I’m not worried, really. It may be true that corporations are better at purchasing legislation than the American people, but in the end not even as corrupt a government as we have will turn their constituents into criminals. As more and more people realize that for essentially zero marginal cost they can make a copy of their CD, their DVD, their video game, you can bet your DMCA they’re going to do it, regardless of the law. It’s so easy. It doesn’t *feel* illegal. And even when they think of whom they’re screwing, they don’t Imagine it’s Peter Jackson or Eminem. They think of Sony Entertainment and BMG, and who gives a fuck about them, anyway? People just want to listen to music. If it were easier to pay for it, people would. People are lazy.

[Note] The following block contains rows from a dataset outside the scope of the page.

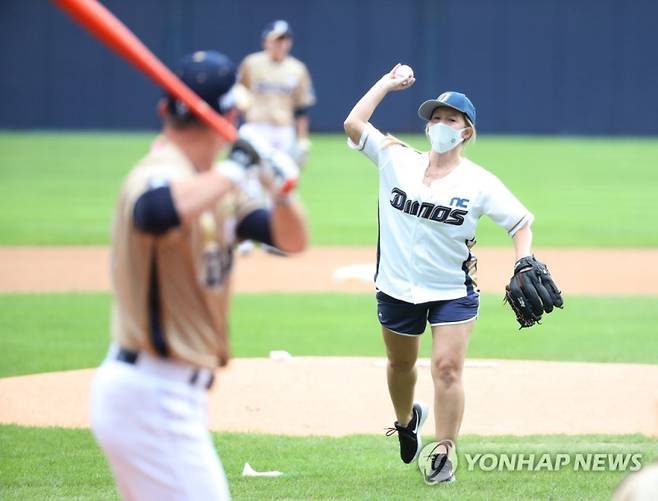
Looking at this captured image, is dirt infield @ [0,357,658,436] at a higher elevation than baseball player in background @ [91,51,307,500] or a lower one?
lower

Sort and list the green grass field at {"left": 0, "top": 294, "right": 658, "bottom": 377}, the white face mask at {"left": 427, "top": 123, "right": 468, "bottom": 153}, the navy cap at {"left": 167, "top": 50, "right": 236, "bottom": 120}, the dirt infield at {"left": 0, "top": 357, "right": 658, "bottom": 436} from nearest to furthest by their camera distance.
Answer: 1. the navy cap at {"left": 167, "top": 50, "right": 236, "bottom": 120}
2. the white face mask at {"left": 427, "top": 123, "right": 468, "bottom": 153}
3. the dirt infield at {"left": 0, "top": 357, "right": 658, "bottom": 436}
4. the green grass field at {"left": 0, "top": 294, "right": 658, "bottom": 377}

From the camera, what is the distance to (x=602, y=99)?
112ft

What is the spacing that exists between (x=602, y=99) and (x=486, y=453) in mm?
28709

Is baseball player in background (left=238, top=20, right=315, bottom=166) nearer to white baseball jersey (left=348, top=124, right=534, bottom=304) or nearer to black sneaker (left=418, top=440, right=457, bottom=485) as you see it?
white baseball jersey (left=348, top=124, right=534, bottom=304)

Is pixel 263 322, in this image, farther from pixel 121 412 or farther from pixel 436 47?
pixel 436 47

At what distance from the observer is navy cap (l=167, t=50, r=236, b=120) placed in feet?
12.9

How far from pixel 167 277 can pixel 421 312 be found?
2890mm

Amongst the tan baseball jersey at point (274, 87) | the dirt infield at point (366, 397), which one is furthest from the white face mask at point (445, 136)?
the tan baseball jersey at point (274, 87)

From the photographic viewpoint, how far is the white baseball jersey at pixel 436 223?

But it’s too hard to pay for it. Even though, to copy a DVD, I have to rip it, decrypt it, and remove region encoding (30 mins), then I have to trasncode it to fit on a DVD-R (1 hr), then I have to burn the finished product back to a DVD-R (20 mins), which costs me $1 in materials and quite a bit of time, it’s still more compelling than going to the store to spend over $20 for something which will entertain you for at best 6-7 hours for the duration of your ownership.
One of two things is going to happen:
(a) nothing. people will continue to be treated as criminals by media companies with no concern for customer satisfaction beyond the profit motive. Piracy will get easier and easier on old technology (CDs, DVDs, TV) and new technology will get more and more restrictive. It will be a constant arms race between pirates and content producers, and everyone will lose.
(b) someone will figure out how to make money by selling something worth buying. If I could buy a DVD movie for $7, I would do it in a second. I *know* they could make money on it. If I could by a CD for $7, I’d do it in a second. It’d be even easier to make money on that. CDs and DVDs cost pennies to manufacture. Cut prices drastically, and recover production costs in staggering volume.
I don’t have a lot of hope for b. But who knows? Enough ranting, I need to swap my next Netflix disc in to my Mac for ripping…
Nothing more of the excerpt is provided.